▶ HOW TO COMPLETE THIS TASK
Which lines of the entries below hold the word "osteoblast"? Report each of them.

▶ Saved data entries

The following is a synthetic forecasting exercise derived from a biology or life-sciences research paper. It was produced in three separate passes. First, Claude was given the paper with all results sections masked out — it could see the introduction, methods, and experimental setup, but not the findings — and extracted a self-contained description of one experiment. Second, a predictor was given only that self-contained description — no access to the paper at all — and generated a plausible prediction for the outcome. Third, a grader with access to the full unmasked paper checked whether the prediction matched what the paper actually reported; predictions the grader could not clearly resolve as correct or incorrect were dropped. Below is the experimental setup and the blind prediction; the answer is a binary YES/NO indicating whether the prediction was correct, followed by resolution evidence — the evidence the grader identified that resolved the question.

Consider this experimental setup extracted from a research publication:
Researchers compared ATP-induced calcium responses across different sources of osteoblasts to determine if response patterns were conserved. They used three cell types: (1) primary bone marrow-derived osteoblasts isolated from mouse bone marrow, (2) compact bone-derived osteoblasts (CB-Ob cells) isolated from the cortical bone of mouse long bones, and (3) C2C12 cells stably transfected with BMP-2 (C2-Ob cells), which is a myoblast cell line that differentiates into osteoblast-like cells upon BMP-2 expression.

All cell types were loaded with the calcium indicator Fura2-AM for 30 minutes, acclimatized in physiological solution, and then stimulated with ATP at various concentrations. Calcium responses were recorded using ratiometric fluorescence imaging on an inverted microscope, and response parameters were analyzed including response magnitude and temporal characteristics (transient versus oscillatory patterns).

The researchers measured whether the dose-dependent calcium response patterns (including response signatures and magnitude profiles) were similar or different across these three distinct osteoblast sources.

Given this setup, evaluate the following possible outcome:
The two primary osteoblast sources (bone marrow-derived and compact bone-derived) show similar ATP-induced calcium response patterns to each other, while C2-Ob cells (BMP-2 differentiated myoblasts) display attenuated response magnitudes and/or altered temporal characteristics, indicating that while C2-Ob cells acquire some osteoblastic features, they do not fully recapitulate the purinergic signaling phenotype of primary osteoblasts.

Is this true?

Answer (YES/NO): NO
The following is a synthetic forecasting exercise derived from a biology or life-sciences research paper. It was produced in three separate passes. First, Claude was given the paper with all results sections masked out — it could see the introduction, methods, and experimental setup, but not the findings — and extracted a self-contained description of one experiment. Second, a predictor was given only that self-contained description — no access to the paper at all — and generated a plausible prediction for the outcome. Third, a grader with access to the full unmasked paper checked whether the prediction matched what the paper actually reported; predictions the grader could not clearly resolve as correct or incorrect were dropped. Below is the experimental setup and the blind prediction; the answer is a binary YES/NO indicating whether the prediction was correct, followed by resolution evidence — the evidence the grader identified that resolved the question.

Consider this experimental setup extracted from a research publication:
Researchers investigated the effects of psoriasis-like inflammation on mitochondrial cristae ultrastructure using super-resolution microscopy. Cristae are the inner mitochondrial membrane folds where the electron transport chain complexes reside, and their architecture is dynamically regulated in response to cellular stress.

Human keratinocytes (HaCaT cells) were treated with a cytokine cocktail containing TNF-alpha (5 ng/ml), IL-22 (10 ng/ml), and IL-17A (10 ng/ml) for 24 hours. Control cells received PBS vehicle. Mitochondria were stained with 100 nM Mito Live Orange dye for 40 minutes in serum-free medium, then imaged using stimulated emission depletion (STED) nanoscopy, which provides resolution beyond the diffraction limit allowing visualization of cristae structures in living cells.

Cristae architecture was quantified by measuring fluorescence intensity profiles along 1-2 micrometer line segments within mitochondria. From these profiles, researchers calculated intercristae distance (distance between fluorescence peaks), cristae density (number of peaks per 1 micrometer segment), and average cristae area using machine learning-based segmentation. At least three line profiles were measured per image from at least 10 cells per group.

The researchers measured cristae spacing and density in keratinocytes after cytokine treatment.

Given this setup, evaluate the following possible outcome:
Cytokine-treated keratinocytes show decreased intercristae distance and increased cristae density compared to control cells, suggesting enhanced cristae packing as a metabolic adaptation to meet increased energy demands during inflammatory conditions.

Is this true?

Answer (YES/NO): NO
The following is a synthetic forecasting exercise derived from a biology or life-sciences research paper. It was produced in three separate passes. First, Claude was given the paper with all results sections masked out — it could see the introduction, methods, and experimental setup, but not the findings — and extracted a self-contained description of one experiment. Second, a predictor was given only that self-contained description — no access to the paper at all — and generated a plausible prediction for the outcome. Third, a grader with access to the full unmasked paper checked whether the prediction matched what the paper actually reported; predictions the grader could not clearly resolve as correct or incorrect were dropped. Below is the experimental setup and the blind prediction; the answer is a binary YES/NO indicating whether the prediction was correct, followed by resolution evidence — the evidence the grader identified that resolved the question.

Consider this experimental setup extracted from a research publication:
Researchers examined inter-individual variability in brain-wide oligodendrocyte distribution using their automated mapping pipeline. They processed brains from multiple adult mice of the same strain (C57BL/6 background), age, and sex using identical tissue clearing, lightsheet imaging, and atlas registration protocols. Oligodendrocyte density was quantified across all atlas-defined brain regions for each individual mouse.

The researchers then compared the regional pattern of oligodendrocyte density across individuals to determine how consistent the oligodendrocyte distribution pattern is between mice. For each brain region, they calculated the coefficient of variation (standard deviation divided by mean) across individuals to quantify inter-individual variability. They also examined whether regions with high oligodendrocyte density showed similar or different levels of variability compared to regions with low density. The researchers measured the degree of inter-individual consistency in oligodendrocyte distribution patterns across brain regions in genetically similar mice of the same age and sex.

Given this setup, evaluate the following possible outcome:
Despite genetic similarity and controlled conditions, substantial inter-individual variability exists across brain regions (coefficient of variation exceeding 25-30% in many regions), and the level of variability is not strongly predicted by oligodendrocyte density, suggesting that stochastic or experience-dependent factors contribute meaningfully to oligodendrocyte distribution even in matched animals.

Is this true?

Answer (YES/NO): NO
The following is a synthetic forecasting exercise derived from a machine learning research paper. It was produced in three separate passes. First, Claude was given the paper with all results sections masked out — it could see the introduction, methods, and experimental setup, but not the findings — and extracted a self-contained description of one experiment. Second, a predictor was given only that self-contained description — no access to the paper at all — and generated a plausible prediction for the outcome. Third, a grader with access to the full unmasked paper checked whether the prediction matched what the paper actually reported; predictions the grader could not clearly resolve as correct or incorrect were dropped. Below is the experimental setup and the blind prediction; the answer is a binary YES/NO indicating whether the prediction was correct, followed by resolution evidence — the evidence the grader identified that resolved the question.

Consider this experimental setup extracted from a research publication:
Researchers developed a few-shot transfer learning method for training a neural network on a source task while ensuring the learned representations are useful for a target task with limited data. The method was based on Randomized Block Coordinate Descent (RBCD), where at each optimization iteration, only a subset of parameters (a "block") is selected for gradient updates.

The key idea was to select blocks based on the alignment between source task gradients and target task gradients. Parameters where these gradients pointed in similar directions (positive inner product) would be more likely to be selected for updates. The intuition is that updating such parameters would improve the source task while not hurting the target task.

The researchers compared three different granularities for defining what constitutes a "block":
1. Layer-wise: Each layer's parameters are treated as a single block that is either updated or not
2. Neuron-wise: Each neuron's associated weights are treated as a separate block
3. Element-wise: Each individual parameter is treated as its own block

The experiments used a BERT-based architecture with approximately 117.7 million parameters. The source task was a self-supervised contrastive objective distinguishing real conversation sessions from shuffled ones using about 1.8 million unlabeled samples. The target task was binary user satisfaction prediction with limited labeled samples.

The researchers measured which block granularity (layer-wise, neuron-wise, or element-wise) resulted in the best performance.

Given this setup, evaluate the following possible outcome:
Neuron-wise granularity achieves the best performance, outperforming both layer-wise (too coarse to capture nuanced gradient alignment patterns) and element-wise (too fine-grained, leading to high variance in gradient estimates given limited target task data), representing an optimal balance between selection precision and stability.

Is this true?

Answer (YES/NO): NO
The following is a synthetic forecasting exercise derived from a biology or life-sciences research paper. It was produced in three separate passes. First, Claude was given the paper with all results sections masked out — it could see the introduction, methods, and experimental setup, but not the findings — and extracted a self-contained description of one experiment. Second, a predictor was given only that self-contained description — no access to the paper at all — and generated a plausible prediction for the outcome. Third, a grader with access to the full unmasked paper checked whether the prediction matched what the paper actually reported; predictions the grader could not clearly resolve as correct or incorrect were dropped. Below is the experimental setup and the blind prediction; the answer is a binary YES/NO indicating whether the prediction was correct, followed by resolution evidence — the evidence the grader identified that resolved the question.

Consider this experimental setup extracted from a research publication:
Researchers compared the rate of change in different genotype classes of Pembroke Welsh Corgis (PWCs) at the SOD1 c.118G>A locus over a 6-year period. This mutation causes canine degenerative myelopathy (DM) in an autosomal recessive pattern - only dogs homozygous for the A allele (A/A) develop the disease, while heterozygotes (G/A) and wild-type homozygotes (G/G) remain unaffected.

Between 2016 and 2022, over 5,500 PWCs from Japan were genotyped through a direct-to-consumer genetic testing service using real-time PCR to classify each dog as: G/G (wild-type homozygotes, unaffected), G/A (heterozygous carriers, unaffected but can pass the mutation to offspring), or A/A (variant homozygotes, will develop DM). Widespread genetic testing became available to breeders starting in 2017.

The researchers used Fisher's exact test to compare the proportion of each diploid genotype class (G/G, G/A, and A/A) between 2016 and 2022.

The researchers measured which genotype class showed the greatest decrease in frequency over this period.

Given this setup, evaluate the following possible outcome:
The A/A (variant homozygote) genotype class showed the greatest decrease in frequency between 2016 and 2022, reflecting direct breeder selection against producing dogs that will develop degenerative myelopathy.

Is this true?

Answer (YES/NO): YES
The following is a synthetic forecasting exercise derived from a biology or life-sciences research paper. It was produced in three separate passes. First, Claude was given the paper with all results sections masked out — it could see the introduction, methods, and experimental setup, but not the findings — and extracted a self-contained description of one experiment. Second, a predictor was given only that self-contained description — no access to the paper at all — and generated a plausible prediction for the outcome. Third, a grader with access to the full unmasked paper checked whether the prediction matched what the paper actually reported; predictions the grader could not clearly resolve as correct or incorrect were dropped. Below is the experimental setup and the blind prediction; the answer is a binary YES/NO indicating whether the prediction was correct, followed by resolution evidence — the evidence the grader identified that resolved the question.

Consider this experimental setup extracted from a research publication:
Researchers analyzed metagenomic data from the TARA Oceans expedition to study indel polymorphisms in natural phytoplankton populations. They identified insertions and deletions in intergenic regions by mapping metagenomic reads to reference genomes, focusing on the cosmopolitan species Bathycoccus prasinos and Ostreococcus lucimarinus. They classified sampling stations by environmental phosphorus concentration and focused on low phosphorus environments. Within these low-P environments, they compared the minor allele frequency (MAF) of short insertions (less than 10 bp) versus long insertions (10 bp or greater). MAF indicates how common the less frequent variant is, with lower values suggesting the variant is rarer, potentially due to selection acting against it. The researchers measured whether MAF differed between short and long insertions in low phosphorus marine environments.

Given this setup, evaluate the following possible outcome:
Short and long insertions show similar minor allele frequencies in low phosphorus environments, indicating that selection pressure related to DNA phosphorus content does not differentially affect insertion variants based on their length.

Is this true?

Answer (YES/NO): NO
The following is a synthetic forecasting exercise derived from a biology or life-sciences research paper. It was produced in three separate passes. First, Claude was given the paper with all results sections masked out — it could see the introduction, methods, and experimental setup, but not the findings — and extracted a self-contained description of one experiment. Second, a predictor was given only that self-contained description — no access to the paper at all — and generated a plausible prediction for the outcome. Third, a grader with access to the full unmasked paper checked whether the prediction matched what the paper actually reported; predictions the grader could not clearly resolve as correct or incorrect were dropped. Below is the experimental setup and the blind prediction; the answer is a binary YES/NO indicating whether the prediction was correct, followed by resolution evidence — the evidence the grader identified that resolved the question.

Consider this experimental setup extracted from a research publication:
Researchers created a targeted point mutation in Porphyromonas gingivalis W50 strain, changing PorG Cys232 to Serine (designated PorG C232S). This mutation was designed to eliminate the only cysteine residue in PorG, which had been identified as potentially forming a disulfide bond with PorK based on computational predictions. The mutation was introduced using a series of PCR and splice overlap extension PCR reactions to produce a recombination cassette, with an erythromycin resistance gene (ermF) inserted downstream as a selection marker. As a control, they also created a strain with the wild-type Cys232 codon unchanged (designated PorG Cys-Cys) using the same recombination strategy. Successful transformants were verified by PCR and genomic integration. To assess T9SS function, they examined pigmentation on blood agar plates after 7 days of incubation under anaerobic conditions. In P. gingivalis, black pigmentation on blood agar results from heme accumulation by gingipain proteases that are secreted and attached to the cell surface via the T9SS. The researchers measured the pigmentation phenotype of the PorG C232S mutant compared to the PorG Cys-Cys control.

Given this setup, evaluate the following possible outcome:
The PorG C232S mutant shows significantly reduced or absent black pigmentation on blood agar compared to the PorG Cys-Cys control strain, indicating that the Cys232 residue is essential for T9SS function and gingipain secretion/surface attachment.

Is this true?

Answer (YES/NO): YES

▶ OUTPUT OF THE TASK
Researchers compared ATP-induced calcium responses across different sources of osteoblasts to determine if response patterns were conserved. They used three cell types: (1) primary bone marrow-derived osteoblasts isolated from mouse bone marrow, (2) compact bone-derived osteoblasts (CB-Ob cells) isolated from the cortical bone of mouse long bones, and (3) C2C12 cells stably transfected with BMP-2 (C2-Ob cells), which is a myoblast cell line that differentiates into osteoblast-like cells upon BMP-2 expression.
The researchers measured whether the dose-dependent calcium response patterns (including response signatures and magnitude profiles) were similar or different across these three distinct osteoblast sources.
The two primary osteoblast sources (bone marrow-derived and compact bone-derived) show similar ATP-induced calcium response patterns to each other, while C2-Ob cells (BMP-2 differentiated myoblasts) display attenuated response magnitudes and/or altered temporal characteristics, indicating that while C2-Ob cells acquire some osteoblastic features, they do not fully recapitulate the purinergic signaling phenotype of primary osteoblasts.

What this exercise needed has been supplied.